In a nutshell, the 10-part series follows the story of American millennial Emily Cooper who finds herself assigned in Paris after her company acquires a marketing firm there. She then meets a string of challenges given the cultural differences and strives to be accepted by her colleagues. Sure, the show is created by Darren Star (Sex and the City) and fashion-directed by Patricia Fields (The Devil Wears Prada), but there’s more to it than a charming setting and fabulous clothes. Read on to find out why!
Here’s a spoiler-free review of Emily in Paris:
What I Liked About It
1. The show focused on Emily’s career.
From the get-go, Emily in Paris clearly established that the show would revolve around Emily Cooper’s career as a marketer. The pilot episode began by showing how much of a go-getter Emily is, before quickly flying her off to Paris for a new phase of her job. It’s this career-oriented attitude that viewers will see fleshed out throughout the show, especially in her dealings with her colleagues.
I find that this is a modern sketch of a millennial. It isn’t the typical story of a girl getting lost in Paris to “find herself and to find love.” Rather, it’s about someone who’s already pretty confident with herself and is instead overcoming the obstacles that get in her way.
That said, the show felt more like a “workplace sitcom,” as Darren Star puts it during a virtual interview hosted by Netflix. Each episode presents another career-related challenge that Emily has to succeed in—all while getting the approval of her French co-workers. Aside from the cultural differences, what makes the show enjoyable would be Emily’s ingenious marketing ideas that those with similar jobs will find very stimulating. So much to learn!
2. The show didn’t focus on fashion.
I know what you’re thinking: How can a show set in Paris not put attention on fashion? Well, Emily in Paris does highlight fashion but not in the showy, flashy way you’re probably expecting (e.g. runway shows, famous designers, etc.).
The show was visually appealing, with the female characters flaunting fabulous outfits from one episode to the next. There was even a slew of gowns that you have to watch out for. However, as opposed to letting the clothes be the star of the show, Emily in Paris tactfully used these clothes to let each character’s personality shine, and not in an in-your-face way, either.

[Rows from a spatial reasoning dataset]
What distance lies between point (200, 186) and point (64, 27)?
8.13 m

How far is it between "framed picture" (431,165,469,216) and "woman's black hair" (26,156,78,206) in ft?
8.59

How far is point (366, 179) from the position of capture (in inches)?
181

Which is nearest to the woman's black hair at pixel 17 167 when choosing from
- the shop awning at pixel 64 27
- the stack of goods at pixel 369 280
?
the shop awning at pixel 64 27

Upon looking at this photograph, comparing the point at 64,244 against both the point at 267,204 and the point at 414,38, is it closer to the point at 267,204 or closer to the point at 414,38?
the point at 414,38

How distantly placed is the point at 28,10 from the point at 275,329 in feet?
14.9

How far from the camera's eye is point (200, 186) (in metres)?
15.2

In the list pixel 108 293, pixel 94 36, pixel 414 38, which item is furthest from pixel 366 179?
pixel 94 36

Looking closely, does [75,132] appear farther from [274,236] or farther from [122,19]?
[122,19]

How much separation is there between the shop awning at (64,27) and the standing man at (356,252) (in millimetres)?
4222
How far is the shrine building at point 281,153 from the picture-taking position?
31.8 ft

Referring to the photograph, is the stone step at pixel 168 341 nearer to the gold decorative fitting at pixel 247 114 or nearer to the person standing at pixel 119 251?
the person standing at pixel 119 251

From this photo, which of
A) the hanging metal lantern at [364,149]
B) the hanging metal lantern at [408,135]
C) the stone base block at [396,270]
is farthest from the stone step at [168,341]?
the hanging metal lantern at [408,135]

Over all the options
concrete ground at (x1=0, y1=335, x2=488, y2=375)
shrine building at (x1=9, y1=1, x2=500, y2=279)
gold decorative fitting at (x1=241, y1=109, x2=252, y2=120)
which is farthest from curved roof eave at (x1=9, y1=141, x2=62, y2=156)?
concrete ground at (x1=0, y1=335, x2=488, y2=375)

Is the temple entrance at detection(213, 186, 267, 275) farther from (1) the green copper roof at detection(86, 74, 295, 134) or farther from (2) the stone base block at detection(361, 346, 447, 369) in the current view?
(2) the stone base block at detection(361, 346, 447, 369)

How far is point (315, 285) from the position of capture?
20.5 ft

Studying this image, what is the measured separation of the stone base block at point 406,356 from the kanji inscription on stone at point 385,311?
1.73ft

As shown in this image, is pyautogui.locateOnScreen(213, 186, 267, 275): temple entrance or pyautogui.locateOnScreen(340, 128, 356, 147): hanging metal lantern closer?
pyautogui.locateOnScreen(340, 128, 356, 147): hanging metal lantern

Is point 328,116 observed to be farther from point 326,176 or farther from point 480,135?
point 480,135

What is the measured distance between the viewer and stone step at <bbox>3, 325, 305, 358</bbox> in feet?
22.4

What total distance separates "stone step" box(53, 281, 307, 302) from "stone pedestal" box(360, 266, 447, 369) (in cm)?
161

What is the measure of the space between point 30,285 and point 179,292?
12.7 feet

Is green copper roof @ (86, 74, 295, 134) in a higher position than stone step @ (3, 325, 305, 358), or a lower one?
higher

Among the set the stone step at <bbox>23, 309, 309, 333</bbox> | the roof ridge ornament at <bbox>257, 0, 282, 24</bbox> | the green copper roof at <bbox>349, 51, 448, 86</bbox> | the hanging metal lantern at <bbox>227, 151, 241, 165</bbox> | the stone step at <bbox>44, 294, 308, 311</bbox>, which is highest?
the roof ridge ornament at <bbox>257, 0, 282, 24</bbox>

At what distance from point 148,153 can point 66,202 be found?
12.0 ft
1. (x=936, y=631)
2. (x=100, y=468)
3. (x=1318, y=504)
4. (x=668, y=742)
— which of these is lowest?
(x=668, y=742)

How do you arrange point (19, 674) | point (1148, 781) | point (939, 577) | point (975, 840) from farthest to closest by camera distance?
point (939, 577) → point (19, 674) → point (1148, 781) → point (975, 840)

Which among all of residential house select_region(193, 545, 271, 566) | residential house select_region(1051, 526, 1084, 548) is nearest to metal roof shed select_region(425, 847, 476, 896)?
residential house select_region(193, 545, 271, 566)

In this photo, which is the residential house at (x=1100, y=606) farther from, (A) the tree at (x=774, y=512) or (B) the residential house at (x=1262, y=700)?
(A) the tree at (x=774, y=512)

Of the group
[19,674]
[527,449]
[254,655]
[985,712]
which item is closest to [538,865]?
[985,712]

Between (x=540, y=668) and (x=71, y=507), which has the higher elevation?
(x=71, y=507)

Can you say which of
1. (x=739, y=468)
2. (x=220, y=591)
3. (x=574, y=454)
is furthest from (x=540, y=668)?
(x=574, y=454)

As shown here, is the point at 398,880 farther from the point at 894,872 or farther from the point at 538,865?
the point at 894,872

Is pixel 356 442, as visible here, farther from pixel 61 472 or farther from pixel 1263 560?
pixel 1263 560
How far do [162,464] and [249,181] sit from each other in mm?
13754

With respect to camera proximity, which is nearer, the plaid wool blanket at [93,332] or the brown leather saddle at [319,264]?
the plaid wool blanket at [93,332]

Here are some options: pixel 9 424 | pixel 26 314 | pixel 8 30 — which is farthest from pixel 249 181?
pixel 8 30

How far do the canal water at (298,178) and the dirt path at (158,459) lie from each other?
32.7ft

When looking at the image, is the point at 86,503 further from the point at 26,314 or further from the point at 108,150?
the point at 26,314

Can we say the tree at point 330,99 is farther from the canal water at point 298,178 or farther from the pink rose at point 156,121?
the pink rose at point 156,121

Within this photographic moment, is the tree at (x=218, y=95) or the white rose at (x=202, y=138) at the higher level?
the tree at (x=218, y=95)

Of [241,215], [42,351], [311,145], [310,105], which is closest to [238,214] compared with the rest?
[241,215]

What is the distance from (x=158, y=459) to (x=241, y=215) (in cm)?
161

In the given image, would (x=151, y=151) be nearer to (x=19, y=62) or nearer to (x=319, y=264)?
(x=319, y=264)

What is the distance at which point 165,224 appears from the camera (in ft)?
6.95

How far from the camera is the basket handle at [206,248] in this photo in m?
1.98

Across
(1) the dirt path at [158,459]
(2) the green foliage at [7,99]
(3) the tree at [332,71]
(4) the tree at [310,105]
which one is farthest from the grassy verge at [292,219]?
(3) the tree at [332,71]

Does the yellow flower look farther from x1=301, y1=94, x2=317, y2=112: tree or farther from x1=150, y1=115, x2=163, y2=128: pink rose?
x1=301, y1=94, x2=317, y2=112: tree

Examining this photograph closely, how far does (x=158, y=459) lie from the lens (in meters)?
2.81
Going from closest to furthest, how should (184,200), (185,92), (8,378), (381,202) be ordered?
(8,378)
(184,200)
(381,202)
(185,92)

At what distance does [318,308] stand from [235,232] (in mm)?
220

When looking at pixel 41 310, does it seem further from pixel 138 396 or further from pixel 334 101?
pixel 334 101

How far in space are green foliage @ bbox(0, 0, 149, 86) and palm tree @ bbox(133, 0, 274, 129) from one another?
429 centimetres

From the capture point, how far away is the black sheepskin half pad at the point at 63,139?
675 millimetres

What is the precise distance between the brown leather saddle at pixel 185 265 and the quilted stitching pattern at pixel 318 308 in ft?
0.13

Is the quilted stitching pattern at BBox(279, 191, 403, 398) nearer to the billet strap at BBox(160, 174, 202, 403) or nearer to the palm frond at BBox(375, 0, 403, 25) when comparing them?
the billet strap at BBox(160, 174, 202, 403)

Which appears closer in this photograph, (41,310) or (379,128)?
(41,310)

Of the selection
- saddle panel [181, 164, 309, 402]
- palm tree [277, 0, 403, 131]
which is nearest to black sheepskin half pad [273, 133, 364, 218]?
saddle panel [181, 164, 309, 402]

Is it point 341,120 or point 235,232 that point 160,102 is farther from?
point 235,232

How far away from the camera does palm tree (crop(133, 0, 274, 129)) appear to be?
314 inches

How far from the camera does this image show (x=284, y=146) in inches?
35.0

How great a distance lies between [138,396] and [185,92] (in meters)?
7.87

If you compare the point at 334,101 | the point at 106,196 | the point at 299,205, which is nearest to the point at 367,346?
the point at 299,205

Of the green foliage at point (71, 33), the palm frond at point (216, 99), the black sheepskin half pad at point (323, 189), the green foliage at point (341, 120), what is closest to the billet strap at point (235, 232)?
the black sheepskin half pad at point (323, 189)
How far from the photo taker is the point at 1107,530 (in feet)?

PROBLEMS:
#1 Using the Emily in Paris review, answer the following:
(a) How many parts does the series have?
(b) Who fashion-directed the show?
(c) What term did Darren Star use for the show during the interview hosted by Netflix?
#2 Go on with the Emily in Paris review from the point where the text stops.

RESPONSES:
#1
(a) Ten.
(b) Patricia Fields.
(c) A "workplace sitcom."

#2
Lily Collins explained it herself during the virtual interview hosted by Netflix: “Clothing is an extension of your personality in real life. So for costumes as well as fashion in general, it's an extension of the character's personality, and no one does that better than Pat Fields, you know.”
For example, Emily’s outfits were colorful yet pragmatic. She often goes for bold colors coupled with booties that make for easy walking on cobblestones—a manifestation of her fiery yet pragmatic personality. The other characters also had costumes that accurately captured their personalities, like Emily’s new friend Mindy Chen (Ashley Park), who escaped her controlling Chinese family to live an independent life in Paris. She loves bright prints and quirky accessories to show off her individuality.
On the other hand, Emily’s French colleagues and friends were also the very portrait of je ne sais quoi with their classic outfits and a ton of black pieces. So much so, that they came off as caricature-like—a great tool for establishing the differences between them and Emily. In a word, I liked how the series used clothes to complete the characters and not as a way to turn them into high fashion clothes horses! That way, the viewer truly gets hooked on the story.
3. The show didn’t romanticize Paris.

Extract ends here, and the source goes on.